Ich selber bin kein Typ für langfristige Visionen und eher skeptisch gegenüber zu starken Festlegungen für die Zukunft. Es kommt ja doch oft anders. Mir kommt es darauf an, dass man auf der Basis von klaren Werten und verlässlichen Forschungsmethoden flexibel, aber richtungssicher auf die Herausforderungen reagieren kann, die sich hier und heute stellen. Zum Glück haben wir hier im Institut auch viele Visionäre. Deren Rolle sehe ich darin, Menschen zu begeistern und attraktive Ziele aufzuzeigen, wie etwa die Energiewende. Ich persönlich fühle mich wohler in der Rolle, mögliche Schritte auf diesem Weg zu entwickeln. Beide Typen zusammen ergänzen sich, das ist eine gute Mischung und genau richtig so.

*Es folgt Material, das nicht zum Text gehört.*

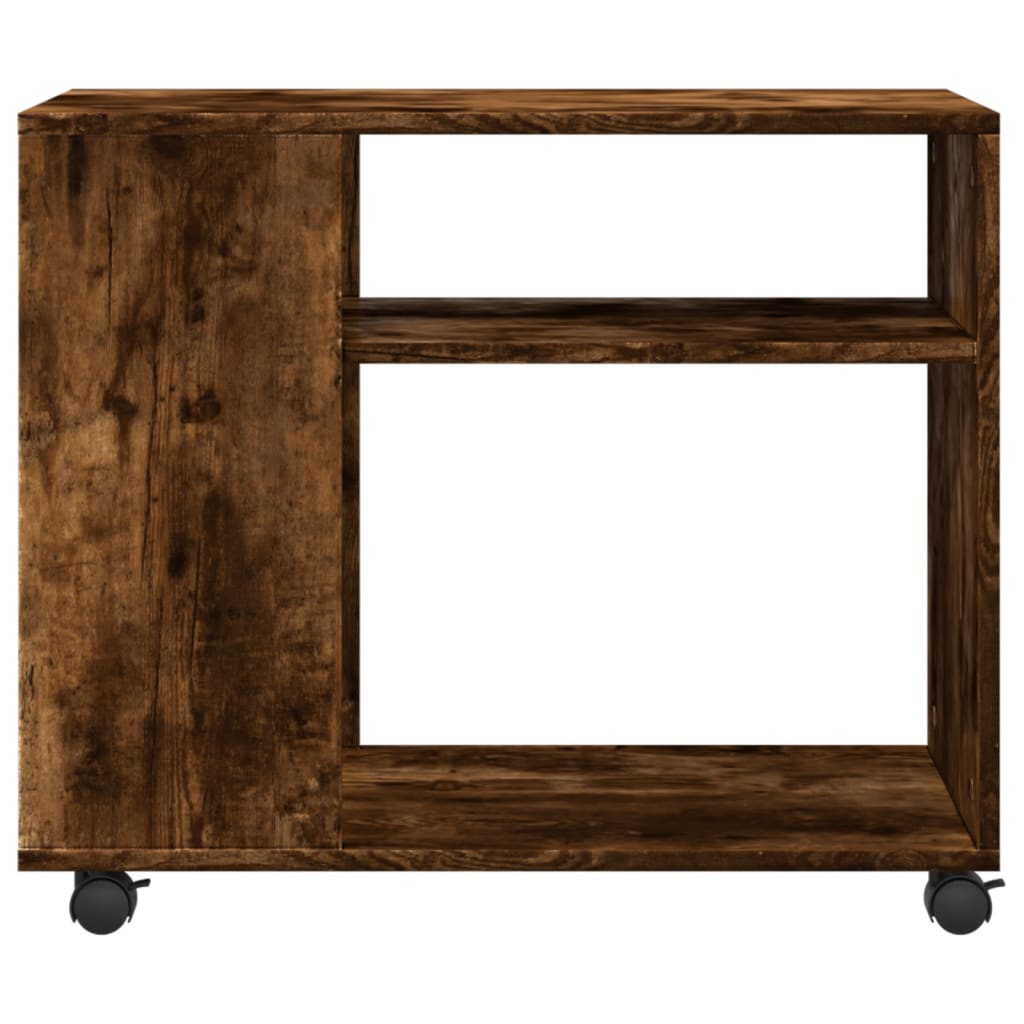 Tavolino con Ruote Rovere Fumo 70x35x60 cm in Truciolato | homemem39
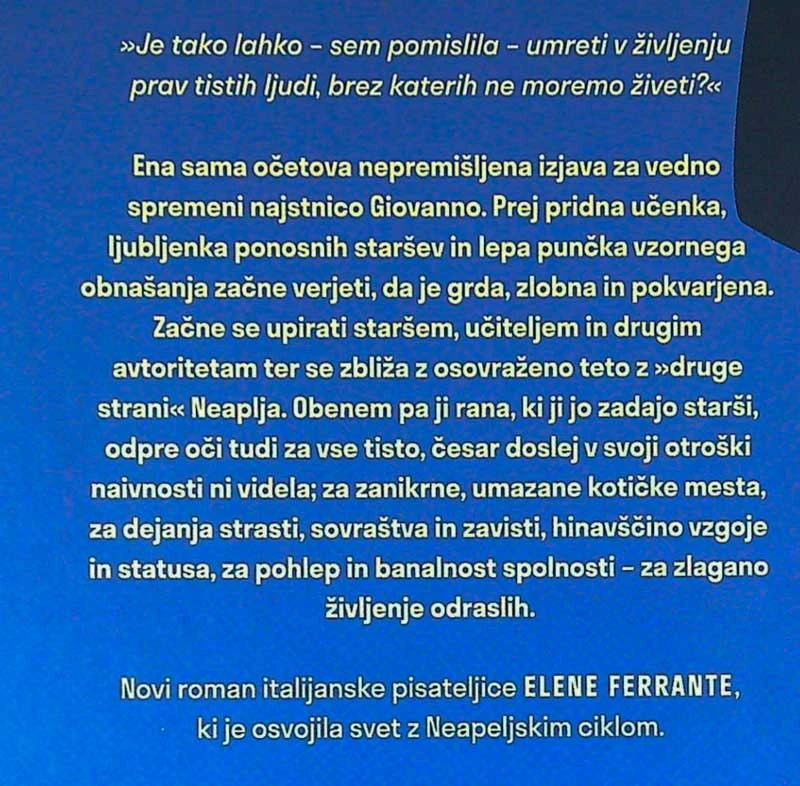 ZLAGANO ŽIVLJENJE ODRASLIH, Elena Ferrante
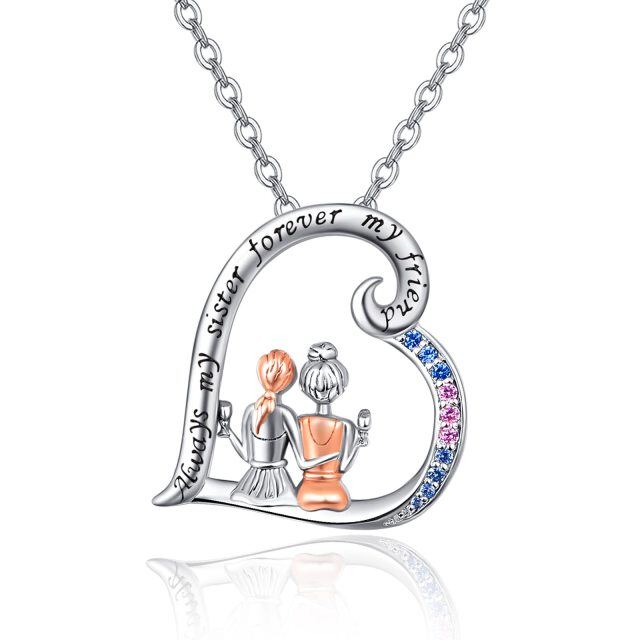 Collana da donna con ciondolo a forma di cuore con sorelle in argento sterling bicolore con zirconi cubici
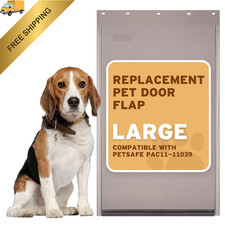 PAC11-11039 Dog Door Replacement Flap  Heavy-Duty PVC Material  Large, Gray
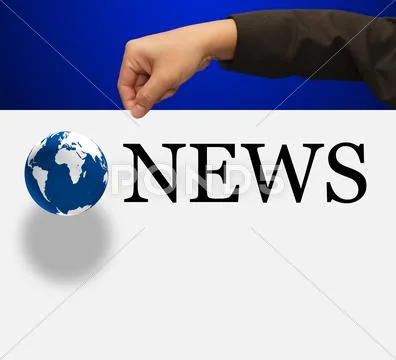 News concept with hand globe and paper board Stock Illustration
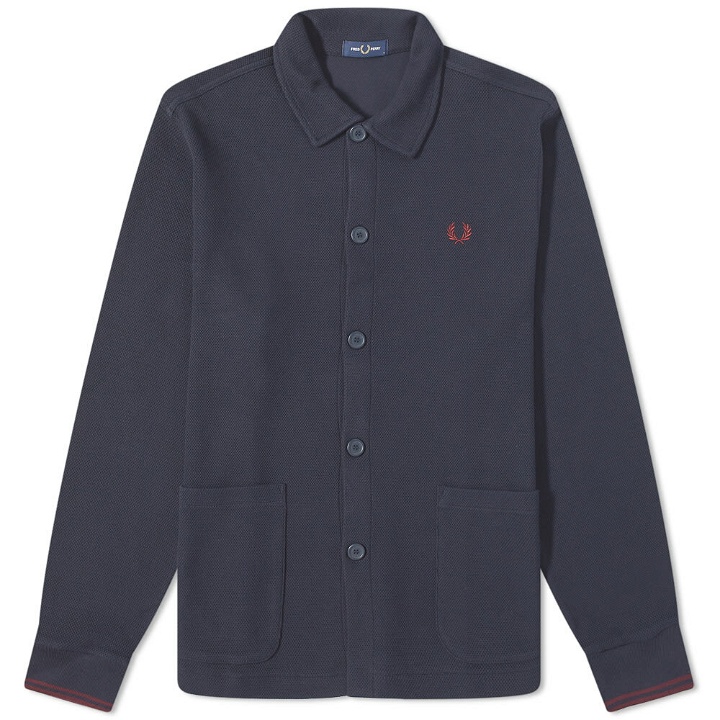 Photo: Fred Perry Authentic Men's Button Down Pique Shirt in Navy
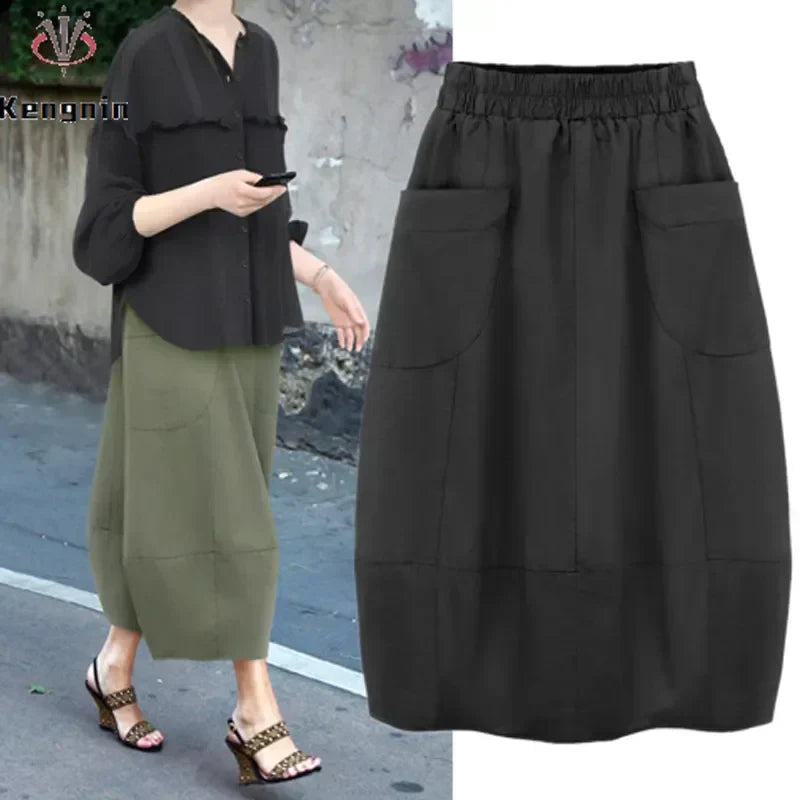 Plus Size 2023 Autumn 4XL Loose Women's Skirt Casual Big Pockets Lady Skirts Elastic Waist Female Bottom Clothing Skirts KT109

Wenn ich einen Wunsch habe, dann den, mich hier am Öko-Institut weiterentwickeln zu können, insbesondere neue Themenfelder zu erschließen. Manchmal sind Bereiche nämlich auch schon sozusagen abgegrast. Bei den elektrischen Geräten beispielsweise ist vermutlich nicht mehr viel zu holen, also wenige Effizienzpotentiale zu heben. Dafür gibt es andere, neue Politikfelder zu erschließen. Beispielsweise entwickelt sich gerade das Thema Suffizienzpolitik. Unter Suffizienz verstehen wir Änderungen in Konsummustern, die zu weniger Ressourcenverbrauch führen, wie beispielsweise den Umstieg aufs Fahrrad, den Verzehr von weniger, aber dafür hochwertigen tierischen Produkten, kleinere und flexible Wohnflächen oder auch Entwicklungen wie Minimalismus oder Zero Waste.

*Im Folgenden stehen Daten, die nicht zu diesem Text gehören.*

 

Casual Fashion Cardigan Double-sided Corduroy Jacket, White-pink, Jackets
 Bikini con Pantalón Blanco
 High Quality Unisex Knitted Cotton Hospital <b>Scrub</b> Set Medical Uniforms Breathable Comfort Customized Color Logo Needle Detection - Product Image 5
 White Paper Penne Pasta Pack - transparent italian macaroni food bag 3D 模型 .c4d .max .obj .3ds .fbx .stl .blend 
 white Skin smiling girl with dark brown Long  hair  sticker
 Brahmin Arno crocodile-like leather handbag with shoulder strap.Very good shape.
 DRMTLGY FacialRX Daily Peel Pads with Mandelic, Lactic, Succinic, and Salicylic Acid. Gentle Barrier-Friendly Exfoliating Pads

Hier gibt es zwar individuelle Vorreiter, aber nur auf Freiwilligkeit und Kulturwandel „von unten“ zu hoffen, fordert zu viel von den Verbraucherinnen und Verbrauchern. Es braucht Veränderungen in der Wirtschaftsweise – Stichwort Postwachstum – und Rahmenbedingungen in der Politik, um suffizientes Alltagshandeln zu ermöglichen und nahezulegen. Das Thema ist in der Politik ein höchst heißes Eisen, weil es darum geht, wie weit individuelle Freiheit reicht und was der Staat darf. Die Emotionen kochen hoch, die Veggietag-Pleite hat sich in das kollektive Gedächtnis eingegraben. Zugleich verstehen vor allem Kommunen die Notwendigkeit und versuchen, hier Handlungsmöglichkeiten zu erschließen. Zarte Ansätze gibt es auch bei UBA und BMUB. Wir wollen politischen Entscheidern Mut machen, ihnen Gründe liefern, dieses Eisen anzufassen und argumentative und strategische „Handschuhe“ bereitstellen, die das vielleicht vereinfachen.
Corinna Fischer arbeitet als Senior Researcher mit dem Schwerpunkt „Nachhaltiger Konsum und Produkte“ am Standort Freiburg.